In the official world of music therapy, such methods are viewed as
hokey. That's because registered therapists working with handicapped or
troubled children usually get them to make music as a way of expressing
themselves and interacting with one another. In Britain, where music
therapy has been a registered health profession since 1999, Gary Ansdell
at the Nordoff Robbins Music Therapy Center in London points out that
"it's all about active music making, not passive listening." Ansdell is
also scornful of Don Campbell and his "Mozart effect" empire. "It has to
be more complex than that," he says. "We're not doing Mozart a favor to
reduce him to an effect."
But in this Mozart anniversary year, it seems, anything goes. Just ask
Carlo Cagnozzi. He's a Tuscan winemaker in Montalcino, near Siena, who
has been piping Mozart to his vines for the past five years.

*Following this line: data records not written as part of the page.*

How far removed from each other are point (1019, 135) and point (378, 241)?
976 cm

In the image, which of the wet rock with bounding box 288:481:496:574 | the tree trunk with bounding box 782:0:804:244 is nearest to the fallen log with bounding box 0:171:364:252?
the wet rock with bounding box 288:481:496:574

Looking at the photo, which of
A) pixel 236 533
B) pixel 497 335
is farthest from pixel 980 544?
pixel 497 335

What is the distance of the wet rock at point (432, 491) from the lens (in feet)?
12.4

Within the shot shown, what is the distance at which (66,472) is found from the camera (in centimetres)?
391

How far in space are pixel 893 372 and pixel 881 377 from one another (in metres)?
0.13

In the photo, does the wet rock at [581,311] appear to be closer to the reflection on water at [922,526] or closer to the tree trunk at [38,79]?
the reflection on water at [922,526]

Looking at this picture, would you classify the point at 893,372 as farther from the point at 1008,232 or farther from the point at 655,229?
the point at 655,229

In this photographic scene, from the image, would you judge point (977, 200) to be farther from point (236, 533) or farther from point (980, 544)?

He first
had the idea as a young man, when he would bring his accordion to the
grape harvest. Playing Mozart round the clock to his grapes has a
dramatic effect, he claims. "It ripens them faster," he says, adding
that it also keeps away parasites and birds. If Mozart had really been
buried in a pauper's grave, he would probably be spinning in it. But
with so little still understood about the psychological and
physiological effects of music, researchers from the University of
Florence are now studying Cagnozzi's claims. Says Don Campbell, the
Mozart effect author: "Mozart has universal appeal. The discussion needs
to continue. We are just beginning to ask the right questions." The
swirling controversy seems sure to continue — and Campbell will carry on
selling his CDs. Even if his claims about Mozart's music making us
smarter are bogus, he's helping to introduce a lot of people to a
composer whose music remains relevant, 250 years after his birth.